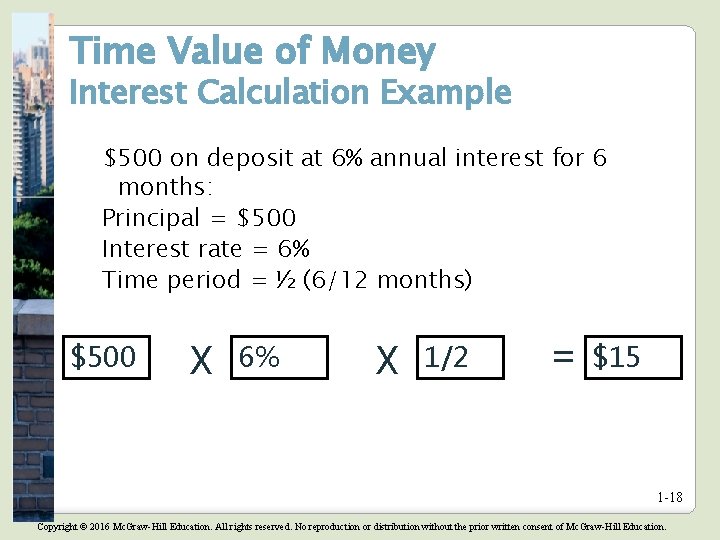 Time Value of Money
Interest Calculation Example

\$500 on deposit at 6% annual interest for 6 months:
Principal = \$500
Interest rate = 6%
Time period = ½ (6/12 months)

\$500 X 6% X 1/2 = \$15

1-18

Copyright © 2016 McGraw-Hill Education. All rights reserved. No reproduction or distribution without the prior written consent of McGraw-Hill Education.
######
(Task brief): Find how many lines in the listing hold "months", and reply with that number only.

(Your response): 2